Mon, 27 Jan 2003

Embezzling foreign loans

There is nothing surprising about the statement last week by Koensatwanto Inpasiharjo, secretary of the National Development Planning Board, that 20 percent of foreign loans to the government have been corrupted.

Nor did the statement in any way reflect a stronger resolve on the part of the government to crack down on graft. As Inpasihajro talked only a day after the end of the two-day meeting of Indonesia's creditor consortium (Consultative Group on Indonesia) in Bali, one could simply relate his statement to the speech his boss, National Development Planning Minister Kwik Kian Gie, made at the CGI meeting.

Kwik, seemingly frustrated with the government's lack of determination to fight corruption, said Indonesia would not have had to get down on its knees for new loans had the government been able to stop corruption and collusion which he said had robbed the state of the equivalent of US$28.5 billion a year.

International corruption watchdogs have indeed always ranked Indonesia, together with Angola and Nigeria, among the most- corrupt countries in the world. The guru of Indonesian economists, the late Sumitro Djojohadikusumo, had even put state losses from corruption as high as 30 percent of the annual state budget.

Two fact-finding missions from the World Bank, including international specialists on anticorruption efforts, who visited the country in September, 1998, concluded that corruption in Indonesia was endemic, systemic and deeply institutionalized. Practically all institutions were involved: judiciary, civil service, security forces, even internal and external audit firms.

The Supreme Audit Agency and the Government Finance Comptroller also have discovered in their annual audits thousands of instances of irregularities or strong evidence of corruption involving the equivalent of billions of dollars within state companies and the state budget implementation.

What is painfully surprising though is the tiny number of people already jailed after being found guilty of corruption. Yet more insulting to the public's sense of justice is that even the most high-profile suspects or defendants, such as former president Soeharto, his family members and his cronies, who were largely responsible for the economic crisis, have either escaped on technicalities, received light sentences or are about to be pardoned thanks to their willingness to return what they had allegedly embezzled.

This has created a moral hazard as most big white-collar crimes turn out to always pay. No wonder, the situation has been made seemingly hopeless because corruption, instead of being controlled by the reform movement that had ushered in a more democratic and decentralized government, is now perceived to be much more pervasive than ever.

The root causes of corruption have been identified. The Supreme Audit Agency and the government internal audit body have made many recommendations on how to contain corruption. For example, graft within the state budget implementation and state companies has been blamed mainly on the utterly poor financial management and flawed procurement system, which has been prone to systemic abuse and systematic irregularities.

Yet the government has been very slow in reforming its procurement system, and the bills on state finance, treasury and audit have been stuck at the House of Representatives for more than two years.

Set against this situation, Kwik's remarks at the international creditors' meeting appear to be an effort by a frustrated senior official, who feels he has lost the fight from within the government to control corruption, to increase public pressure on the government.

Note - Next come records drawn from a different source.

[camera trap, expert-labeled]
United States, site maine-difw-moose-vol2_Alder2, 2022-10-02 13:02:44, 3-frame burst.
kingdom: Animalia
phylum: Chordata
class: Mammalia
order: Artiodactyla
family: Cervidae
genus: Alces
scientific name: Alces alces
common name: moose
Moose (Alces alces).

Or could Kwik, despite his disillusionment with the performance of foreign creditors, notably the International Monetary Fund, have meant his statement as a plea to garner international support to apply pressure on the government?

Unfortunately, though, Kwik's criticism could further embolden the staunch critics of foreign loans to step up their campaign against international creditors, demanding that Indonesia simply stop paying its foreign debts because the creditors had largely tolerated the crime.

Whatever the case might be, one thing is clear. The urgency of coping with corruption is now greater than ever. Without significant, steady progress in combating graft, the government will never have credibility and popular legitimacy, which are the key to its ability to implement tough reforms in order to achieve sustainable economic recovery.

Without an assurance that foreign-funded projects can be insulated from corruption, Indonesia may lose support even from its most loyal creditor members of CGI.